Israels "Siedlungen"
Israels "Siedlungen"
Die jüdischen Siedlungen werden in den besetzten umstrittenen Gebieten errichtet und dürfen nur von jüdischen Israelis bewohnt werden.
Etwa 200.000 Israelis leben derzeit in diesen Siedlungen, von denen die kleineren oft nur aus mehreren Wohncontainern bestehen. Die Siedlungen werden von einem massiven Sicherheitsapparat geschützt, da viele Araber keine Juden auf "palästinensischem" Gebiet dulden wollen und das Leben der Siedler permanent bedroht ist. Der Siedlungsausbau wie auch der Schutz der Siedlungen machen jährlich einen erheblichen Teil der israelischen Staatsausgaben aus. Kritiker meinen, dass die israelische Siedlungspolitik gegen das Völkerrecht nach Artikel 49 der 4. Genfer Konvention verstößt, welche einer Besatzungsmacht untersagt, Zivilbevölkerung in das besetzte Gebiet zu übersiedeln.

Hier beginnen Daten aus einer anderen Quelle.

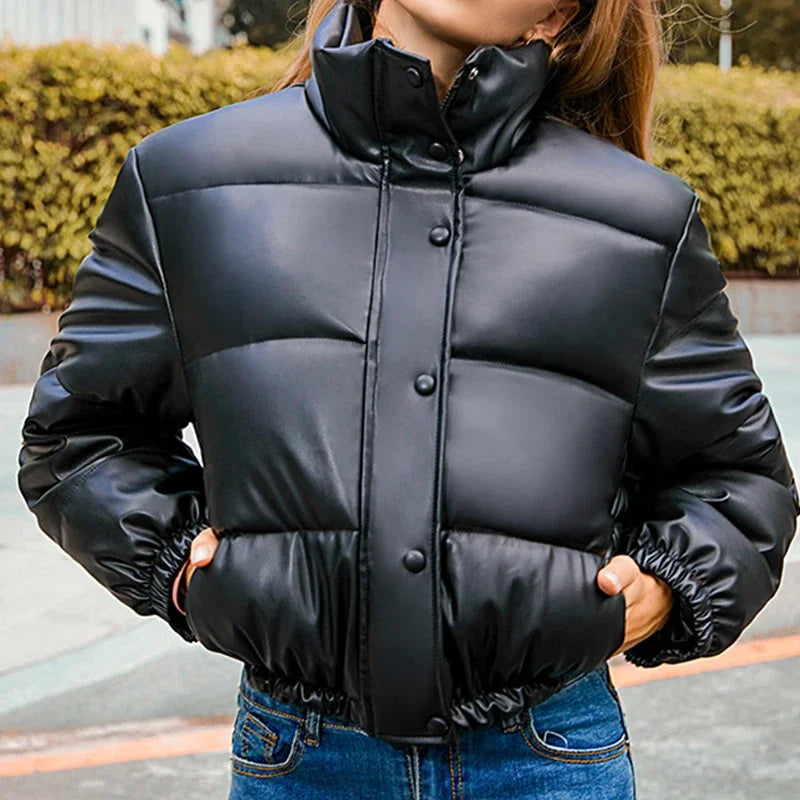 Winter Thick Warm Cropped Puffer Jacket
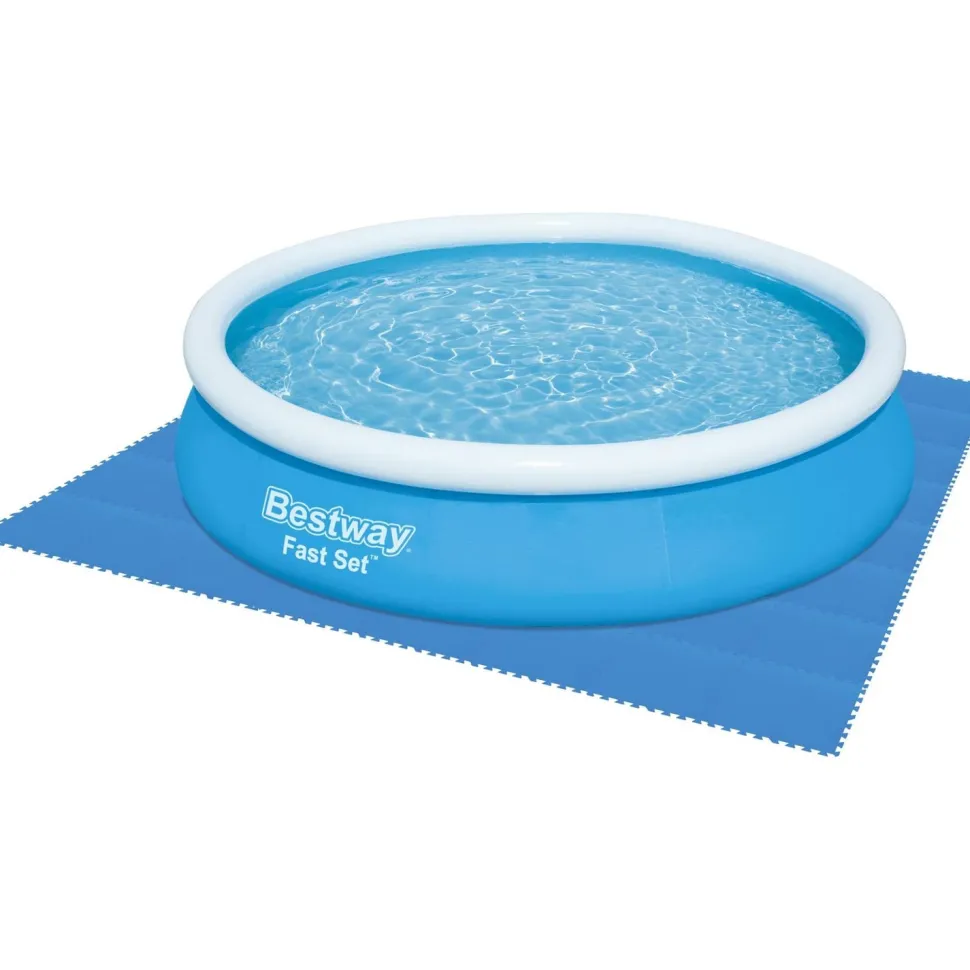 Tappeto sotto piscina componibile e protettivo da 50x50 cm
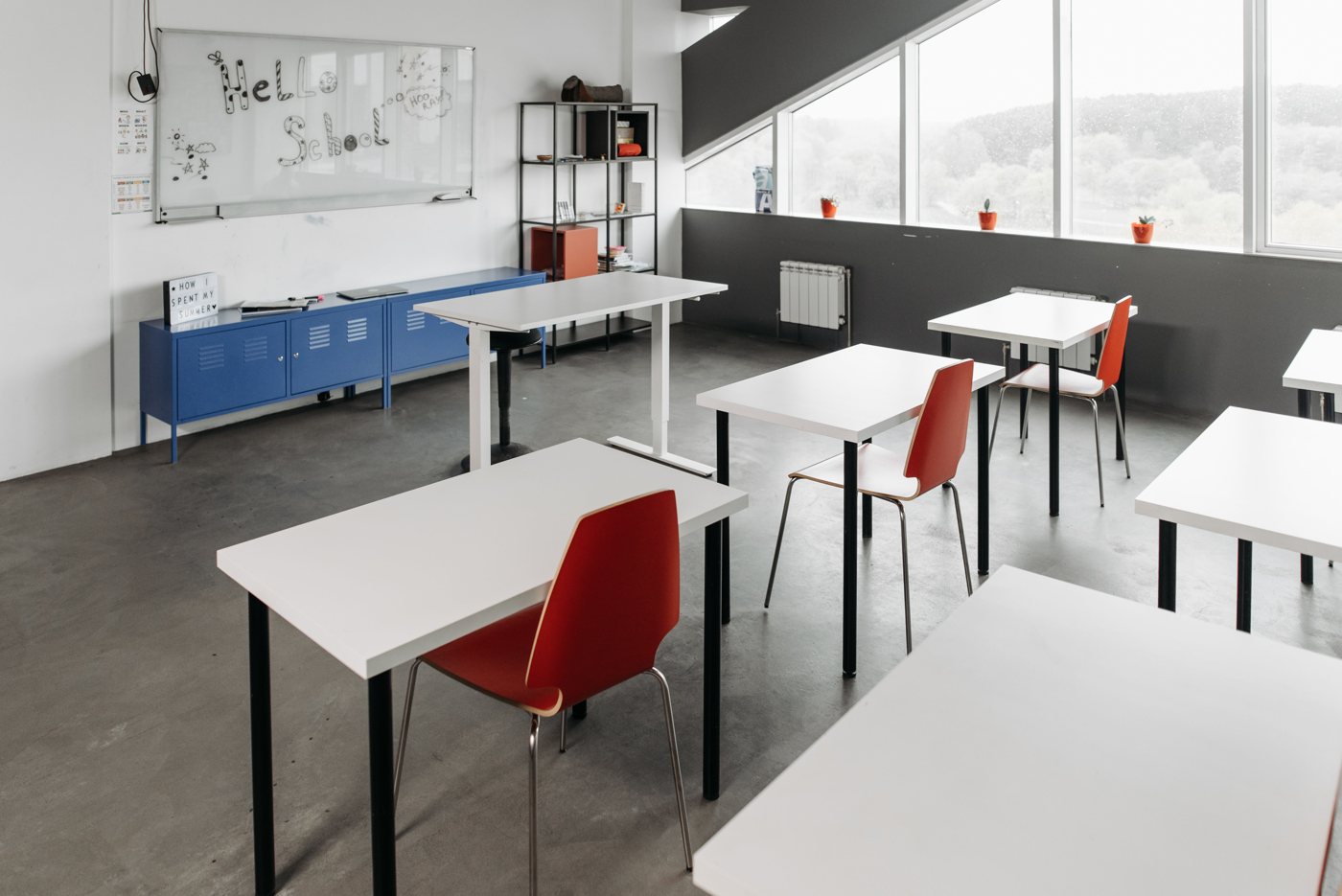 Classroom interior — illustrative photograph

Die Regierung Sharon hat in einer Koalition mit der Arbeitspartei die Aufgabe der Siedlungen im Gaza-Streifen beschlossen. Hierbei handelt es sich um einen einseitigen Plan Israels, der nicht im Rahmen der "Road-Map" erarbeitet wurde. Weiterhin bestehen Pläne, einige Siedlungen im West-Jordanland zu räumen. Aus dem Umfeld Sharons war jedoch zu vernehmen, dass im Gegenzug angestrebt werden soll, die größten Siedlungen im West-Jordanland auch in Zukunft zu halten. Diese könnten dann über den bislang teilweise errichteten "Schutzwall" dem Staat Israel ganz einverleibt werden.